4. Quality systems: EVCO is certified to ISO 9001 at six plants in the U.S., China, and Mexico. It is certified to the ISO 13485 medical quality standard at EVCO MED and to the ISO/TS 16949 automotive quality standard at DeForest and Mexico. “In China,” Dale notes, “we had our first external reject in six years—that’s good quality.”

EVCO has 10 coordinate measuring machines (CMMs), leak and pressure testing, and instruments for measuring melt flow and volume, tensile properties, gloss, color, and ash content. Every plant has a color spectrophotometer, which is essential to EVCO’s core expertise in maintaining precisely matched molded-in color. “All our QA people go through testing and training every year to determine their ability to see color,” says Dale. “We may run the same part on different size machines with different barrel sizes, so the material is exposed to different heat histories, which can affect color.”

At EVCO’s Oshkosh plant, which specializes in large parts, Wright is a self-described stickler for part weight as “one of the most telling quality variables. Inconsistent part weight can produce a change in dimensions well before you would notice a short shot.” At some of the big presses in that plant, robots drop parts onto a weigh scale sensitive to 0.01 lb.

5. Automation: “This is one that a lot of people don’t consider—how to automate up- and downstream of molding,” says Dale. EVCO has more than 104 robots—three-axis Cartesian types, six-axis articulated units, SCARA pick-and-place units, and high-speed side-entry models.

Dale built EVCO AMP (Automated Molding Plant) in DeForest in 1989. By then, he says, he had been in too many Japanese plants and was getting envious—and concerned about how to compete. That plant has several Netstal and Husky presses molding packaging. One fully automated cell with a Husky Hylectric hybrid press and CBW Automation robotics is molding Redbox DVD cases with in-mold labeling. The living-hinge cases are demolded, closed, and packed in cartons. At another machine, small round containers are molded in a 48-cavity mold and a six-axis robot grabs 64 at a time for layer packing in a box.

> _Dataset_
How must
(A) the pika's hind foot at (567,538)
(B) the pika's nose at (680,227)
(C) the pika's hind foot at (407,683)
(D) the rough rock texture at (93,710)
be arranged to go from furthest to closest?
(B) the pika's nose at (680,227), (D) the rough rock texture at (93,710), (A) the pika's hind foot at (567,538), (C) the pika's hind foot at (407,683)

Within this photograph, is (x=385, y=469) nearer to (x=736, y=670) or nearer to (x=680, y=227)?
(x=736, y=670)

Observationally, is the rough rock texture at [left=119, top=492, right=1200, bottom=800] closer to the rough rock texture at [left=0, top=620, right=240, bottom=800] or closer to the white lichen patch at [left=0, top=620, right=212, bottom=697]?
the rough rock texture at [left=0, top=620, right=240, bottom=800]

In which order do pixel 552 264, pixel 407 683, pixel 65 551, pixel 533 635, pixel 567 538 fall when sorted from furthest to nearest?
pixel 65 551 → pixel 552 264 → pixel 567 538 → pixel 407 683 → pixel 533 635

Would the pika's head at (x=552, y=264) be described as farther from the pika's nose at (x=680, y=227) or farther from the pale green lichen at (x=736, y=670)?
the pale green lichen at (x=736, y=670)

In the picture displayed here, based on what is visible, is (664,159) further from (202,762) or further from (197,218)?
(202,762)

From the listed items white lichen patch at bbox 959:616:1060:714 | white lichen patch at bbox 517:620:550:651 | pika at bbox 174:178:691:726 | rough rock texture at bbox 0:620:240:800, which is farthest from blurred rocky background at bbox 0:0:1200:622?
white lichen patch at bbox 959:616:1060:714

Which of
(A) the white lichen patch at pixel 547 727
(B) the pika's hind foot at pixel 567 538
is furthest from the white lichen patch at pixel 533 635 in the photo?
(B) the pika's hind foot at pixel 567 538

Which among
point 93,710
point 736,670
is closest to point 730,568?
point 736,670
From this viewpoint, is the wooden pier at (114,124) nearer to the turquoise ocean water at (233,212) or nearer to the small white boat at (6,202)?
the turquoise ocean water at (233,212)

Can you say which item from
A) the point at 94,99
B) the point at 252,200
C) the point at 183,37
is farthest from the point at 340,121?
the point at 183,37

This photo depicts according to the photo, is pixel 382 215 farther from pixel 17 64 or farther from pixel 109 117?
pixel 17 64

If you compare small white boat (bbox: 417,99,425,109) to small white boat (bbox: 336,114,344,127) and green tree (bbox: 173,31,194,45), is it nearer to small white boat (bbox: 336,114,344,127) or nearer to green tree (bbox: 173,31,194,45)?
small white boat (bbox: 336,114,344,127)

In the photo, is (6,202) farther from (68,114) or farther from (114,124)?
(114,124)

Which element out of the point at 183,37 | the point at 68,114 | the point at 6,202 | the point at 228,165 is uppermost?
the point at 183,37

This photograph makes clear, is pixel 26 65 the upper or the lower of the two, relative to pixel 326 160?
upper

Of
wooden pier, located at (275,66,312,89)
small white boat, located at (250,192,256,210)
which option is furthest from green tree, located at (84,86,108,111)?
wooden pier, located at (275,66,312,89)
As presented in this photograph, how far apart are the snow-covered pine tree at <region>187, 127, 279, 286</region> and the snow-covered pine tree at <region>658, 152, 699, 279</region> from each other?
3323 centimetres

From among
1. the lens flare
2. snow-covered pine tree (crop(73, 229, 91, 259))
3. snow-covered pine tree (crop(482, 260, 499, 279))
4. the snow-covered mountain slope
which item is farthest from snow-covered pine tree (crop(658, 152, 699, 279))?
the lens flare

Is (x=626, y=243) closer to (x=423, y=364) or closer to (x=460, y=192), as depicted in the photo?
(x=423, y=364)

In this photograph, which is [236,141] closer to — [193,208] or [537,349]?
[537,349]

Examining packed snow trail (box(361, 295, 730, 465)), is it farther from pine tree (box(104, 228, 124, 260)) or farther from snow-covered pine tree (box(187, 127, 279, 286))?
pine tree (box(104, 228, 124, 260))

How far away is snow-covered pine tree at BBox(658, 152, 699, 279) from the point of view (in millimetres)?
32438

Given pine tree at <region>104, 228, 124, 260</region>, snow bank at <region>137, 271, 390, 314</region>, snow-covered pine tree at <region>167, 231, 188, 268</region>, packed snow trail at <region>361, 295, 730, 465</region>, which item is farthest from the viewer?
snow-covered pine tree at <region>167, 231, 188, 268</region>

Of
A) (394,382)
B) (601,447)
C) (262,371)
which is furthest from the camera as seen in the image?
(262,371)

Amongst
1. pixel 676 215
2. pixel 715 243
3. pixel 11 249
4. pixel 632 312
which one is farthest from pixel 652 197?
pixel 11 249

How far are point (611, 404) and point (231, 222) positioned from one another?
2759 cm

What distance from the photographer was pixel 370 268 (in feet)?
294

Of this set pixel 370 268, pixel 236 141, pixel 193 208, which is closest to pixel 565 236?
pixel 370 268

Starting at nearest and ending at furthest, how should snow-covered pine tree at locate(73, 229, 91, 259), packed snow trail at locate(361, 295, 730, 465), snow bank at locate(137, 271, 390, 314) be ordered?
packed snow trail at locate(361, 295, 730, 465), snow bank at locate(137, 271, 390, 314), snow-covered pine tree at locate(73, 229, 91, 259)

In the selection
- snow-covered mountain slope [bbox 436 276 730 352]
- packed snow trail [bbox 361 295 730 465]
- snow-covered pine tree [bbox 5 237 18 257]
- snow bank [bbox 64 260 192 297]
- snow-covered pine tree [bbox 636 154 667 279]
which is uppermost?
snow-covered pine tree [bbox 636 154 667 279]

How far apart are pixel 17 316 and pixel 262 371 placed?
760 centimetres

> _Directions_
A) Using the passage on EVCO's molding operations, reproduce the text starting at "At EVCO’s Oshkosh" and ending at "high-speed side-entry models.", substituting "digital scale" for "weigh scale".
B) In the passage on EVCO's molding operations, condense the paragraph that begins "EVCO has 10 coordinate measuring machines" into a short bulleted list that keeps its main facts.

> _Answers by item number_
A)
At EVCO’s Oshkosh plant, which specializes in large parts, Wright is a self-described stickler for part weight as “one of the most telling quality variables. Inconsistent part weight can produce a change in dimensions well before you would notice a short shot.” At some of the big presses in that plant, robots drop parts onto a digital scale sensitive to 0.01 lb.

5. Automation: “This is one that a lot of people don’t consider—how to automate up- and downstream of molding,” says Dale. EVCO has more than 104 robots—three-axis Cartesian types, six-axis articulated units, SCARA pick-and-place units, and high-speed side-entry models.

B)
- EVCO's testing equipment includes 10 coordinate measuring machines (CMMs), leak and pressure testing, and instruments for melt flow and volume, tensile properties, gloss, color, and ash content.
- Every plant has a color spectrophotometer, which is essential to EVCO's core expertise in precisely matched molded-in color.
- All QA staff are tested and trained every year on their ability to see color.
- The same part may run on different size machines with different barrel sizes, so the material goes through different heat histories that can affect color.